Performance decline maybe caused by multi-column index?

From: Jan Bauer Nielsen <jbn(at)dbc(dot)dk>
To: <pgsql-performance(at)postgresql(dot)org>
Subject: Performance decline maybe caused by multi-column index?
Date: 2016-03-18 13:26:14
Message-ID: 56EC01F6.9090400@dbc.dk
Views: Raw Message | Whole Thread | Download mbox | Resend email
Thread:
Lists: pgsql-performance

Hi,

While developing a batch processing platform using postgresql as the
underlying data store we are seeing a performance decline in our
application.

In this application a job is broken up into chunks where each chunk
contains a number of items (typically 10).

CREATE TABLE item (
id SMALLINT NOT NULL,
chunkId INTEGER NOT NULL,
jobId INTEGER NOT NULL,
-- other attributes omitted for brewity
PRIMARY KEY (jobId, chunkId, id)
);

So a job with 600.000 items results in 600.000 rows in the items table
with a fixed jobId, chunkId ranging from 0-59999 and for each chunkId an
id ranging from 0-9.

All ten inserts for a particular chunkId are handled in a single
transaction, and over time we are seeing an increase in transaction
execution time, <100ms for the first 100.000 items, >300ms when we reach
the 400.000 mark, and the trend seems to be forever increasing.

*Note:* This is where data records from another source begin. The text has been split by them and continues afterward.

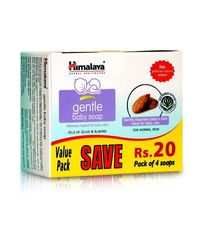 Himalaya Gentle Baby Soap Value Pack-75* 4Gm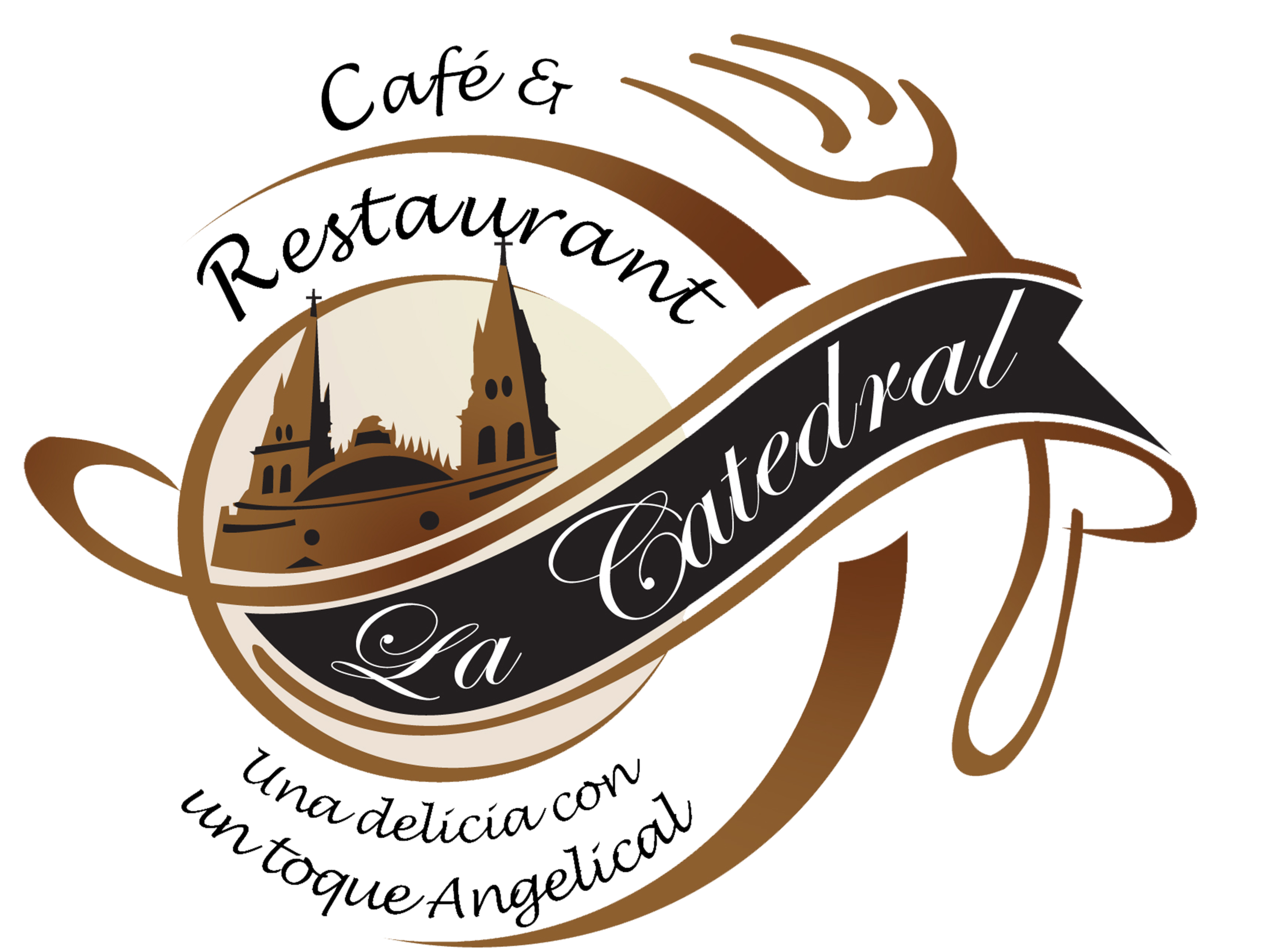La Catedral Cafe Logo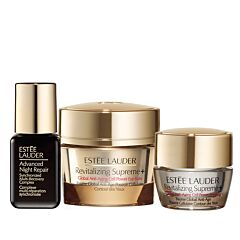 Комплект Estee Lauder Beautiful Eyes: Firm + Smooth + Brighten - Douglas
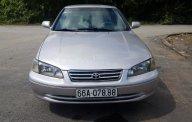 Bán Toyota Camry 2.2LE đời 1998, màu hồng, nhập khẩu  giá 255 triệu tại Đồng Tháp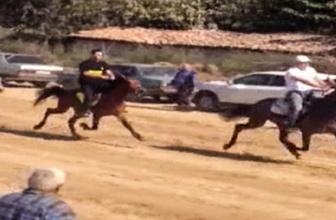 Atların ilginç çarpışması kamerada
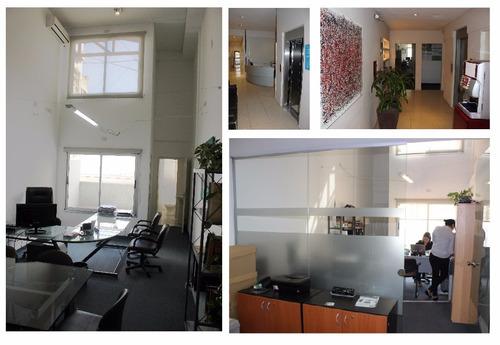 edificio de oficinas en san josé 165, caba - alquiler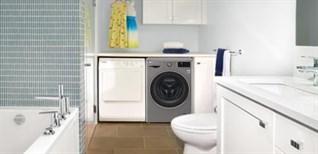 Top 5 máy giặt cửa trước bán chạy nhất tháng 2/2018 tại Điện máy XANH
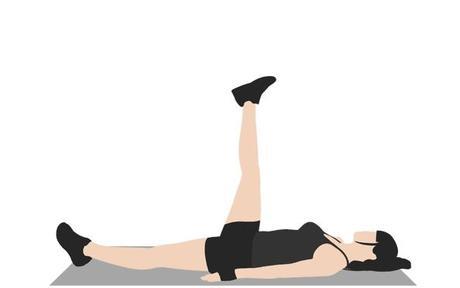肌肉型小腿如何瘦  肌肉型小腿禁忌的运动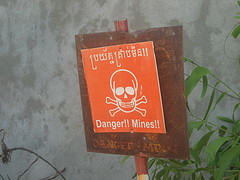 landmine warning sign, Cambodia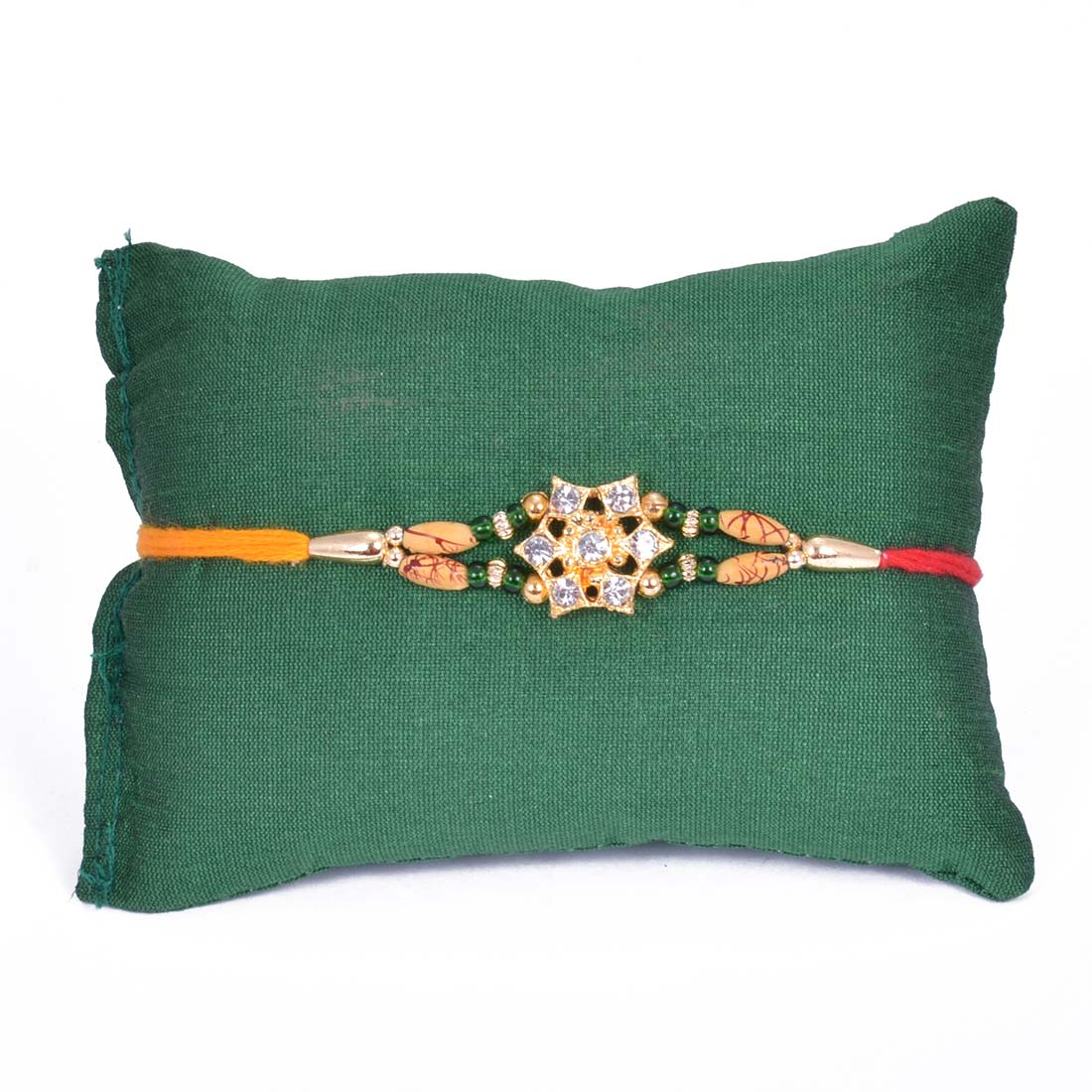 Ethnic Handcrafted Jewel Rakhi
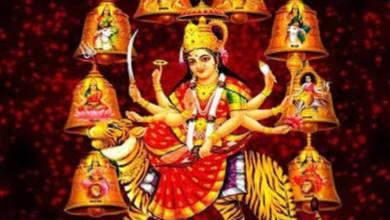 Photo of 17 अक्टूबर को होगी मॉं की घटस्थापना, इस शुभ मुहूर्त में होगी पूजा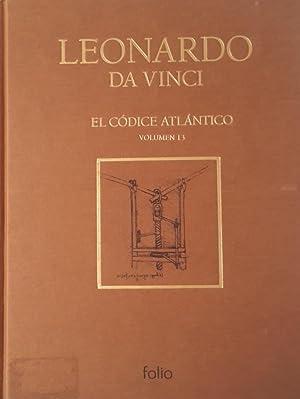 El Códice Atlántico Vol. 13: Leonardo Da Vinci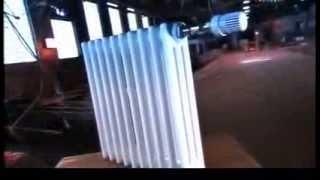 Производство радиаторов Zehnder(Как происходит производство радиаторов Zehnder, небольшая экскурсия на завод Zehnder. С каталогом радиаторов..., 2014-03-08T13:50:25.000Z)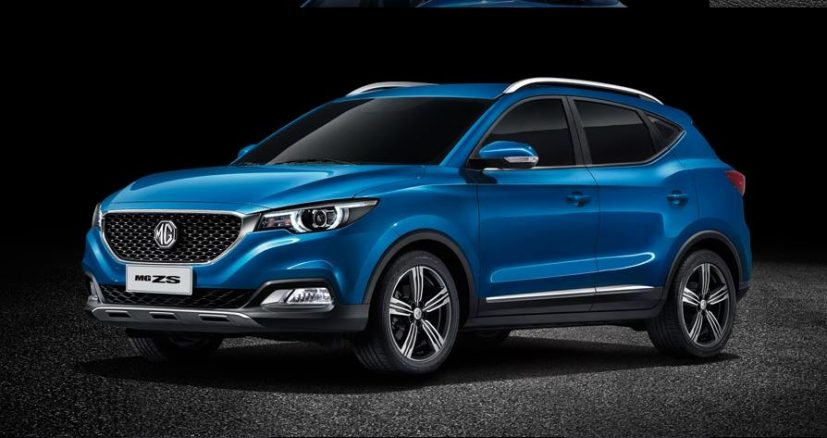 MG ZS Classic 2021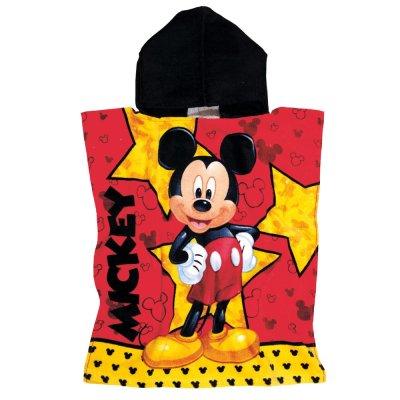Παιδικό Πόντσο Θαλάσσης Mickey 5839 Das Kids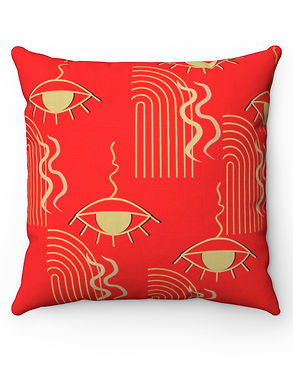 cup-o-zen-designer-throw-pillow.jpg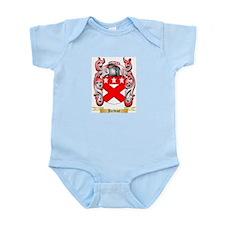 Jardine Infant Bodysuit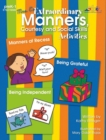Mrs. E's Extraordinary Manners, Courtesy and Social Skills Activities - eBook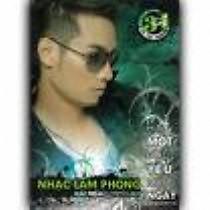 Nhạc Lam Phong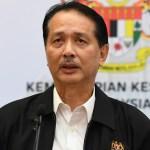 Malaysia ada KLUSTER baru Covid-19, ini maklumat yang korang perlu ambik tahu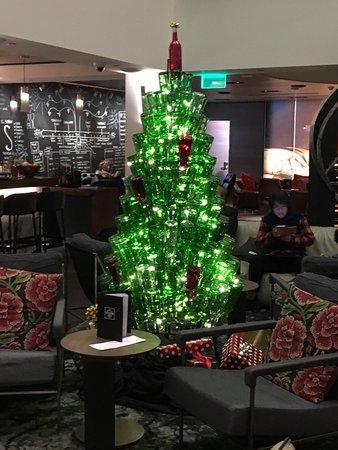 kimpton hotel vintage portland wine bottle christmas tree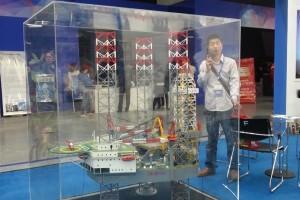 20140925 094847 300x200 - Представители компании UGL Corporation Ltd. посетили выставку нефтегазового оборудования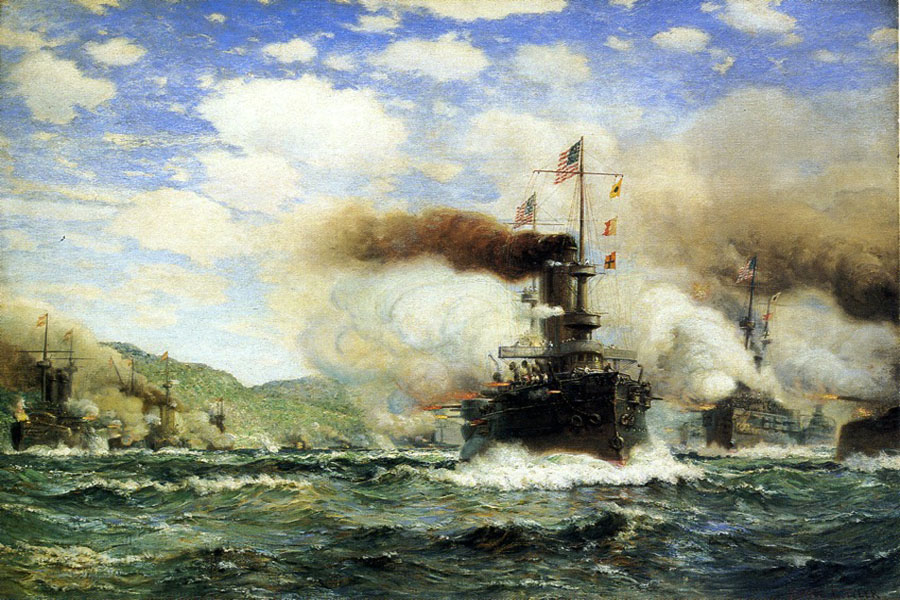 """Naval Battle "" by  James Gale Tyler"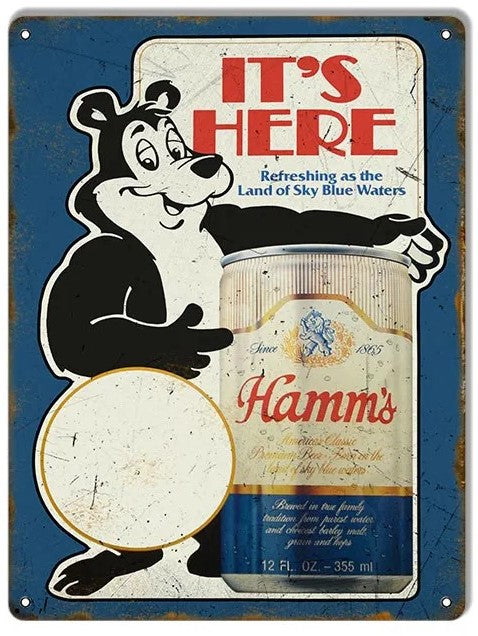 Hamm's Beer It's Here - Tin Sign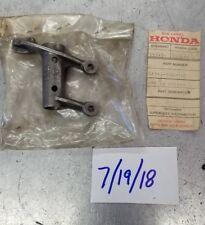 NOS Honda OEM XL 350 Valve Rocker Arm 14441-356-010
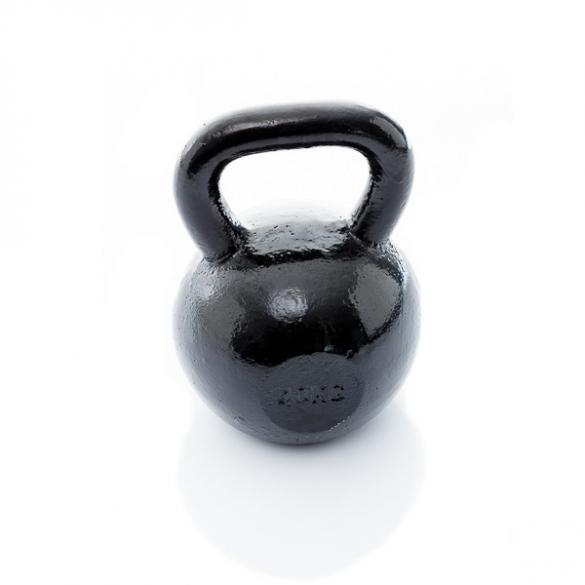 Muscle Power Gietijzeren Kettlebell 40 KG MP1300  MP1300-40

No decline is observed if we instead sequentially submit 6 jobs of
100.000 items each.

Therefore we are beginning to wonder if we are hitting some sort of
upper limit with regards to the multi column index? Perhaps something
causing it to sort on disk or something like that?

Any suggestions to the cause of this would be very much appreciated.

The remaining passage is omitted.